Based on the results of random manual audits (RMA), the 2019 automated elections has the highest rate of accuracy among the previous ones since the AES was implemented. The accuracy rate for the senatorial votes was at 99.9971 percent, while for members of the House it was 99.9946 percent. For the local level, the accuracy rate was 99.9941 percent for mayor.

Although there were cheating allegations, experts say these were more in the form of vote-buying and happen outside the automated counting. “We have observed that vote buying became more rampant since automated polls took place in 2010 because the politicians cannot rig the vote counting machines. Now, they go straight to organizers, operators in barangays. Ways of vote buying became more creative,” said Lawyer Ona Carritos, executive director of election watchdog Legal Network for Truthful Elections.

In a survey done by SWS, 4 out of 5 Filipinos were satisfied with the automated election results, showing high trust in the automated system. Majority also expressed that they would like to continue with the automated process in the next coming elections.

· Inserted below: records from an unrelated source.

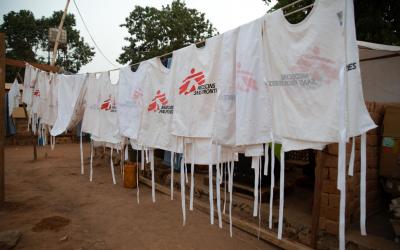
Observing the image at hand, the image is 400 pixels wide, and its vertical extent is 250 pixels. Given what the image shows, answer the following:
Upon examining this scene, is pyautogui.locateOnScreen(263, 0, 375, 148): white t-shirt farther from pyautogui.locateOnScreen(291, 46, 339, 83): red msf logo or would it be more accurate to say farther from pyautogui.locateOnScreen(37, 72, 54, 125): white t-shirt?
pyautogui.locateOnScreen(37, 72, 54, 125): white t-shirt

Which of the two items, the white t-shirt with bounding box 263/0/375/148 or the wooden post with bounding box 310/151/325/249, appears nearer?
the white t-shirt with bounding box 263/0/375/148

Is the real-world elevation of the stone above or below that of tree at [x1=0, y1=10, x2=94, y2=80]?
below

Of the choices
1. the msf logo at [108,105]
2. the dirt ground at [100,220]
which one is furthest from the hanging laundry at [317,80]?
the msf logo at [108,105]

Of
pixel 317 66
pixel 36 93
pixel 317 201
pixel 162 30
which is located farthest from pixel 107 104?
pixel 162 30

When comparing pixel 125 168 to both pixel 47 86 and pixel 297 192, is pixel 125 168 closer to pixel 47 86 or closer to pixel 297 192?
pixel 47 86

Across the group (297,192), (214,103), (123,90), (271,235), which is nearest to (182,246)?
(271,235)

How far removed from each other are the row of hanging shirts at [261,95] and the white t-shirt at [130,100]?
0.11 ft

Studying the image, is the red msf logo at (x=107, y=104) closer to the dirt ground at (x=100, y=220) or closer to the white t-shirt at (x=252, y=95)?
the dirt ground at (x=100, y=220)

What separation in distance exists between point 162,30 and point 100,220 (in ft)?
45.7

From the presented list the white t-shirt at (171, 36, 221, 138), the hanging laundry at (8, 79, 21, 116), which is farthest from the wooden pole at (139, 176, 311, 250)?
the hanging laundry at (8, 79, 21, 116)

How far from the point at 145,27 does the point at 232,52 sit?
15.7 meters

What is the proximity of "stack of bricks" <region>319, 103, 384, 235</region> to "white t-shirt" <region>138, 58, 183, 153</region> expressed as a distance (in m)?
1.95

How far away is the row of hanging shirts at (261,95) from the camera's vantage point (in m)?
1.79

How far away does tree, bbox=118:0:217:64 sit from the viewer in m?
15.6
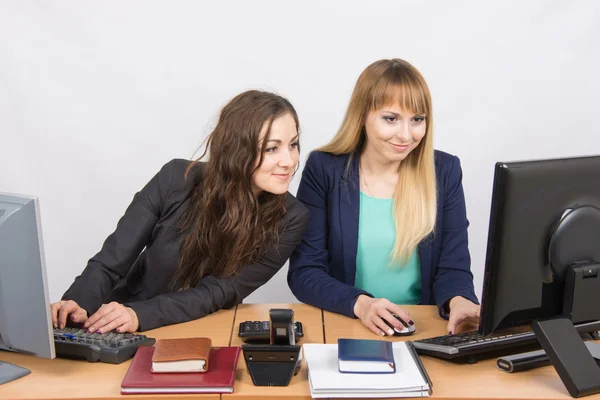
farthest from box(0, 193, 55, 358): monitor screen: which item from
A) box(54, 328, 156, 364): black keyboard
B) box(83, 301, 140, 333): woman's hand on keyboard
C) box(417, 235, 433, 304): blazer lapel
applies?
box(417, 235, 433, 304): blazer lapel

===2025 Philippine general election===
COMELEC Chairman George Garcia and Miru Systems Co. Ltd President, Chung Jin Bok, on March 11, 2024 signed the 2025 automated election system (AES) service contract with Transparency Audit/Count (FASTrAC) for the 2025 elections in the Philippines at Palacio del Gobernador. On February 22, 2024, the Comelec En banc held that the Miru Systems Co Ltd, Integrated Computer Systems, St. Timothy Construction Corporation, and Centerpoint Solutions Technologies, Inc. (MIRU-ICS-STCC-CPSTI) is the "Single Calculated and Responsive Bid" with a bid offer of PHP17,988,878,226.55. The contract includes 110,000 automated counting machines, election management systems, consolidation and canvassing systems, ballot printing, ballot boxes and other peripherals.